### Tasks
• A. According to the passage on Qatar hosting the 2022 World Cup, in what year did Qatar win the bid?
• B. For each statement, say whether it agrees with the passage on Qatar hosting the 2022 World Cup. (i) Qatar is the first Arab country to host a World Cup. (ii) Criticism of Qatar began only in recent months. (iii) Reactions have come from France and Switzerland.
• C. Continue the passage on Qatar hosting the 2022 World Cup from its last sentence.

Writer: Amnah Mosly*


Qatar has been at the forefront of media in recent months over the hosting of the 2022 FIFA World Cup. The first Arab country to host a World Cup has been criticized for numerous topics, ranging from migrant workers to accommodations. However, even though the country has been the subject of international criticism since it won the bid back in 2010, Qatar is not alone in fighting these criticisms. There have been numerous reactions worldwide, such as from the rest of the GCC states, France, and Switzerland. Therefore, it is essential to think about the holding of the 2022 World Cup from a holistic standpoint, bringing together numerous components that can foster development and unification in the region and beyond.

### Entries from a collection
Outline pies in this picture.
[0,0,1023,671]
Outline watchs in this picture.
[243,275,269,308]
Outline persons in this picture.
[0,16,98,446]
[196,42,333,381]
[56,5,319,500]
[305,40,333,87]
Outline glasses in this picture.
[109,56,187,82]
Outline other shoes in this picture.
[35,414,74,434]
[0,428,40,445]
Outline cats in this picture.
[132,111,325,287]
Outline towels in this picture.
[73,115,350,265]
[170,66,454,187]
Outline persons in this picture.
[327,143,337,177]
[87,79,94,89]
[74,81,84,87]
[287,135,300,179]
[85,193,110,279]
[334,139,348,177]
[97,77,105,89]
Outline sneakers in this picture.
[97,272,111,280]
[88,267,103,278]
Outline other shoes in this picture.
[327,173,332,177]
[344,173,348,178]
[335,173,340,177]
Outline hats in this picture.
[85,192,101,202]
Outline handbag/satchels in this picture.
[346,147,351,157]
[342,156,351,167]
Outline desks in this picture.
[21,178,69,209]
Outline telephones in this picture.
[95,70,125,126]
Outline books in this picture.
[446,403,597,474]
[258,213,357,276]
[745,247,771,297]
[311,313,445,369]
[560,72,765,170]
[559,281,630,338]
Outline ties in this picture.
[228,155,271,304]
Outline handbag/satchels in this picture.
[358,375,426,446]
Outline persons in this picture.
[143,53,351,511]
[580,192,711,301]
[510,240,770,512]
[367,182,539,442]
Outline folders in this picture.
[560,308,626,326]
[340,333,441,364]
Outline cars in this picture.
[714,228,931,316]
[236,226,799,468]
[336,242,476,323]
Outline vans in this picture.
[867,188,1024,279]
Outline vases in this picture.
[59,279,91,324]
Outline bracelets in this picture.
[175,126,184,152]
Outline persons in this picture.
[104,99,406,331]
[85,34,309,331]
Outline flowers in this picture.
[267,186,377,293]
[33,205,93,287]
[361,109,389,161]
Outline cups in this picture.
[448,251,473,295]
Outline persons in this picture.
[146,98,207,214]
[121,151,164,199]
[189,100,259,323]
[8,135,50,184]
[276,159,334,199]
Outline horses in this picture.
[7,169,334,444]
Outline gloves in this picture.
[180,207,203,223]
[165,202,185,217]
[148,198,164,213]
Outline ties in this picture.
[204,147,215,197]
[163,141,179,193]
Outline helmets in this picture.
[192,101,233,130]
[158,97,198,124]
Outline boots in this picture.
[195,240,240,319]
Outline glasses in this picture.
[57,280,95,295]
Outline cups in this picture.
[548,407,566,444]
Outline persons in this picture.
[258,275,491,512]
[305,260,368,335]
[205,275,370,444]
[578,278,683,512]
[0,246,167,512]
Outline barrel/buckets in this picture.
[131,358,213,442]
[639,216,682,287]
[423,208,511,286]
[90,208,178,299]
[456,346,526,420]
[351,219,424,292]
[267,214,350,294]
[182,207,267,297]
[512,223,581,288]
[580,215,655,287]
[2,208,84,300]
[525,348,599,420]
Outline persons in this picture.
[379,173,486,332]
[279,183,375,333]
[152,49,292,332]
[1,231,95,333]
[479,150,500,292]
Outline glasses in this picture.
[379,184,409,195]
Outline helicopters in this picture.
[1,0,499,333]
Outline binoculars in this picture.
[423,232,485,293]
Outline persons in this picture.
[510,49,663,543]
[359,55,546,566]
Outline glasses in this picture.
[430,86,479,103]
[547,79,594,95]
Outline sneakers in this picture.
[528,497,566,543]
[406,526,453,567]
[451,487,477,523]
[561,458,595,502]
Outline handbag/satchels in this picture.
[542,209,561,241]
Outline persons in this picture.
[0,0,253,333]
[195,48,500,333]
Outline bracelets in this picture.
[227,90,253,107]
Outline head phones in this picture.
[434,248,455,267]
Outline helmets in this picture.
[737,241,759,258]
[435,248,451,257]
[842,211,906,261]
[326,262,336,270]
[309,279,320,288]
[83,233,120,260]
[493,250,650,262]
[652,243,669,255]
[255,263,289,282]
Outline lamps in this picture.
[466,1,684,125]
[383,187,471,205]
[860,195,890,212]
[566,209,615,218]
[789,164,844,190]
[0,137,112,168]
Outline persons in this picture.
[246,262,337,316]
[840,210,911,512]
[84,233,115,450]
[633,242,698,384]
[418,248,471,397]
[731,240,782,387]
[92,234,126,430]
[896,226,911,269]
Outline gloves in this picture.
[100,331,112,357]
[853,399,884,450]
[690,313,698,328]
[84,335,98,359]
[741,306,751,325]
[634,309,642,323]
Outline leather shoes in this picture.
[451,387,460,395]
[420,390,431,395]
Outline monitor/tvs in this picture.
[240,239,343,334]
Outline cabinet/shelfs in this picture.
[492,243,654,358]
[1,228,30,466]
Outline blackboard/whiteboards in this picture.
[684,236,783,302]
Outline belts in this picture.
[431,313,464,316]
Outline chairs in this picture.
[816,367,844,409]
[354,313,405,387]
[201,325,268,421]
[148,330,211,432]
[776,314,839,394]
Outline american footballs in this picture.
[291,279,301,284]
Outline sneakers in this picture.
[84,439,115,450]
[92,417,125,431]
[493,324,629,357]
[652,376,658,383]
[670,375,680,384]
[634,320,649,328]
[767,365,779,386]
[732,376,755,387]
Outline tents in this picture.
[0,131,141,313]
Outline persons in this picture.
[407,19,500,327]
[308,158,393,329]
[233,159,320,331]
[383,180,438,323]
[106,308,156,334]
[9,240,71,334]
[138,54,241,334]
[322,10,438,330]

### Task responses
• A. 2010

• B.
(i) Yes: "The first Arab country to host a World Cup"
(ii) No: "the subject of international criticism since it won the bid back in 2010"
(iii) Yes: "such as from the rest of the GCC states, France, and Switzerland"

• C.
Regional Reactions

Qatar’s hosting of the 2022 FIFA World Cup has not been without controversy, but the international community has not been shy in calling what is considered to be unjustified criticism.  The Arab world, particularly the GCC states, have here been in the forefront. H.R.H.  Crown Prince and Prime Minister Mohammed bin Salman of Saudi Arabia directed all of the kingdom’s governmental institutions and ministries to provide Qatar with any additional assistance or facilitations in support of the country’s hosting of the World Cup. Kuwait’s cabinet released a statement praising Qatar, affirming “the State of Kuwait expresses its support for the sisterly State of Qatar in its hosting of this great international sports gathering. It also places all its capabilities to make this global event a success.” During Qatar’s match against Ecuador, the Crown Prince donned the Qatar flag, while Qatar’s Emir carried the Saudi flag during the kingdom’s match against Argentina. UAE President Sheikh Mohammed bin Zayed also visited Qatar while the World Cup was going on and met with the Emir Sheikh Tamim bin Hamad Al Thani, congratulating him on hosting the event. The meeting was said to be “another step towards strengthening Gulf solidarity and joint action.”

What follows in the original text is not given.